(Editor’s note: CTN wrote October 3 musings about a new law passed that would allow human composting. Forget the casket, forget the urn – Governor Gavin Newsom signed the bill to allow human composting, aka “natural organic reduction.” Composting is a better option proponents say, because burial can allow chemicals to leak in the soil and cremation requires the burning of fossil fuels and releases carbon dioxide.
According to one company, this “natural” process works much like composting vegetable scraps. The body is placed in a vessel with wood chips, alfalfa and straw. Over a month, the microbes work to break the body down into a cubic yard of soil, which can then be used in a loved one’s garden.

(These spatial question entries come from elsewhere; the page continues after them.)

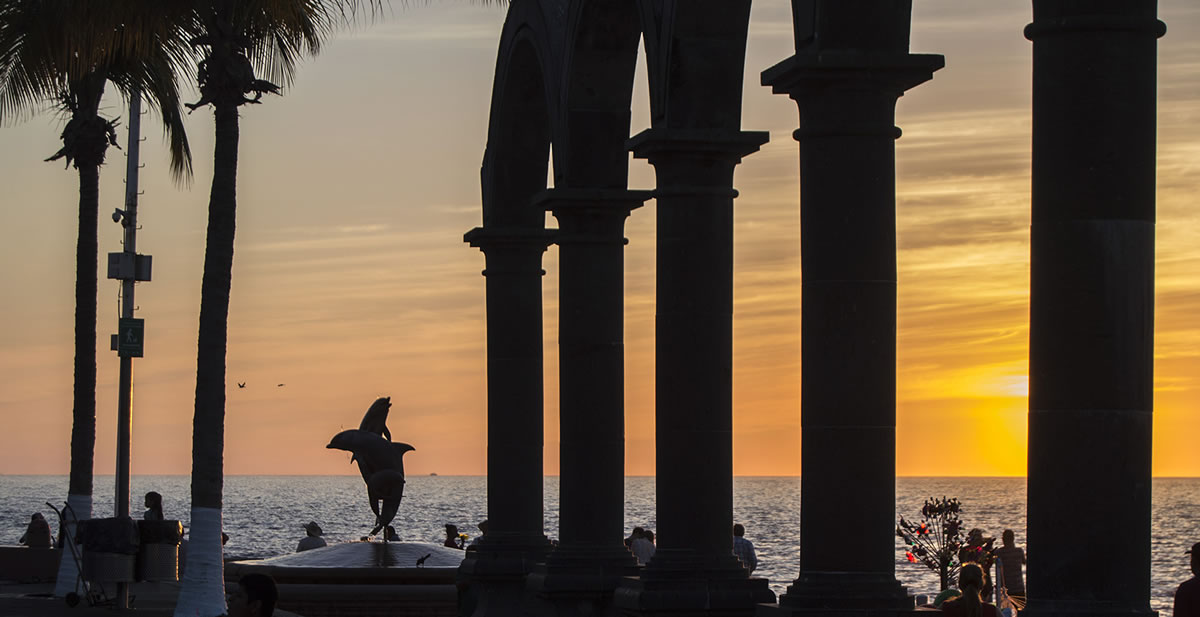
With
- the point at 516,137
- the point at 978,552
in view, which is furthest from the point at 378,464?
the point at 978,552

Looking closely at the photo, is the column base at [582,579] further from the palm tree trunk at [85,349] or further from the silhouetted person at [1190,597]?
the palm tree trunk at [85,349]

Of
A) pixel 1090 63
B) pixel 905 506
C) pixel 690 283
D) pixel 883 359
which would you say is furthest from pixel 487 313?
pixel 905 506

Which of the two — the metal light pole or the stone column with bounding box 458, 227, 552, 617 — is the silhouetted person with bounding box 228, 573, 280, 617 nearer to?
the stone column with bounding box 458, 227, 552, 617

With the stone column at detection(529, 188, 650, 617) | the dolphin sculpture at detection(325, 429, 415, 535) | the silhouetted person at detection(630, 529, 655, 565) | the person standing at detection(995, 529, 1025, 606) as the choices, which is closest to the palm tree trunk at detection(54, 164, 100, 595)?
the dolphin sculpture at detection(325, 429, 415, 535)

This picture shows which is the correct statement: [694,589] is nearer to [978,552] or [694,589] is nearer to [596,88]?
[978,552]

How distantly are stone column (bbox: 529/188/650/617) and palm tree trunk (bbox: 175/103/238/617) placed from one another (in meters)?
4.35

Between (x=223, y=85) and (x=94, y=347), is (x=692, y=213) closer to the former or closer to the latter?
(x=223, y=85)

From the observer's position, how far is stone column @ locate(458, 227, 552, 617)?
2309cm

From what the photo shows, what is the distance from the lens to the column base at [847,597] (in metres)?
12.6

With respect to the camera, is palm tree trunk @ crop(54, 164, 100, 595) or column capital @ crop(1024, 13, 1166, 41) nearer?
column capital @ crop(1024, 13, 1166, 41)

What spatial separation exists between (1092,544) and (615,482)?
33.1 feet

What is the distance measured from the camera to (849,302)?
13.0m

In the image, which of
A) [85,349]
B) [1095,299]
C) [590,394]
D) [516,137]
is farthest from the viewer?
[85,349]

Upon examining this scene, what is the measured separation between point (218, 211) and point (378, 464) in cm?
523
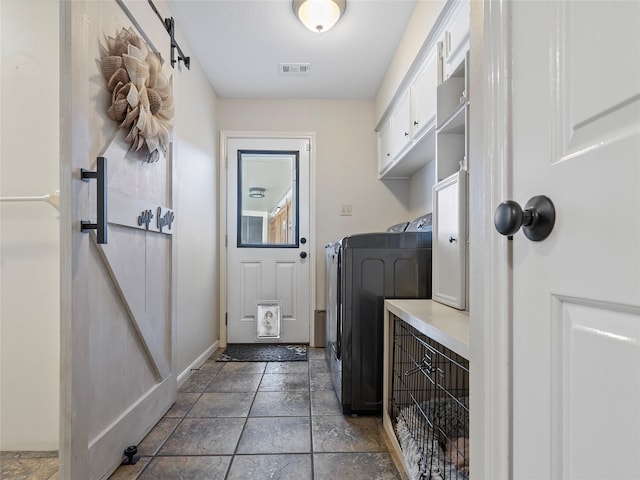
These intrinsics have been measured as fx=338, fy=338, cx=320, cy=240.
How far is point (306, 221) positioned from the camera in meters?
3.32

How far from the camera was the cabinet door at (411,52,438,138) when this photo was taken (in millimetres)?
1888

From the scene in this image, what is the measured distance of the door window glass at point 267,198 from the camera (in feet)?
10.9

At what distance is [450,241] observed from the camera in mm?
1470

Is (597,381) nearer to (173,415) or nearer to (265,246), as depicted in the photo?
(173,415)

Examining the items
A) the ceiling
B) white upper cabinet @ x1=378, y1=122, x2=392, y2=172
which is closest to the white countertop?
white upper cabinet @ x1=378, y1=122, x2=392, y2=172

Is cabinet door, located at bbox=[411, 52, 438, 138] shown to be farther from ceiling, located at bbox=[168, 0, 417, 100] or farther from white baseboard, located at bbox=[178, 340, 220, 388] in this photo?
A: white baseboard, located at bbox=[178, 340, 220, 388]

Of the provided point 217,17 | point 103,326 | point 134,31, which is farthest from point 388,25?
point 103,326

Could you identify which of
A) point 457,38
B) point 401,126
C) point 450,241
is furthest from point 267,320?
point 457,38

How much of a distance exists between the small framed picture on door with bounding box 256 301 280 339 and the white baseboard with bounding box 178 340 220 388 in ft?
1.38

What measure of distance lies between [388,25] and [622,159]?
228cm

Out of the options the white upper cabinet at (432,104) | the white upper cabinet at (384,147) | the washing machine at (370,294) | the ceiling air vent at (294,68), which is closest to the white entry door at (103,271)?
the washing machine at (370,294)

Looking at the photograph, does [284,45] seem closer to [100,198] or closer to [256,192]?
[256,192]

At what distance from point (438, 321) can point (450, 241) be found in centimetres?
45

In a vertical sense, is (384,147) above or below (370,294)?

There was no mention if people could do “home composting.” CTN wonders about patio parties, especially if someone is composting a body the next house over.)
CTN received the October 6, letter from a reader:
A couple of nights ago I read your first comments on human composting. My immediate reaction was “Uh-oh, Sue is in South Dakota smoking those funny mushrooms again!”
But after a bit of online research, I realized that no, human composting is real and coming to a state near you . . . but not all that quickly and probably not all that simply. The legislation signed by Governor Newsom does not go into effect until January 2027, and in the interim a section of the state’s bureaucracy has been given the task of coming up with rules and regulations. Beware the latter!
Three years ago, my sister died and as her closest relative I was tasked with carrying out her wishes to be cremated and have her ashes spread over the bay near her summer home on Long Island.
The cremation part was simple, but I soon learned that spreading human ashes over waters within the State of New York was fraught with all sorts of legal technicalities and in some cases totally disallowed. Cigarette ashes – no problem; human ashes – big problem. Go figure.
I expect that human composting in California will eventually meet similar technicalities as people think about having someone’s loved one rotting in the yard next to theirs. And human composting isn’t as simple as its proponents and your article make it seem. Human bones and teeth don’t decompose within thirty days and have to be dealt with in some way or another. Those can require grinding or some form of mechanical processing, or just straight burial, which dilutes the environmental benefits that human composting advocates claim.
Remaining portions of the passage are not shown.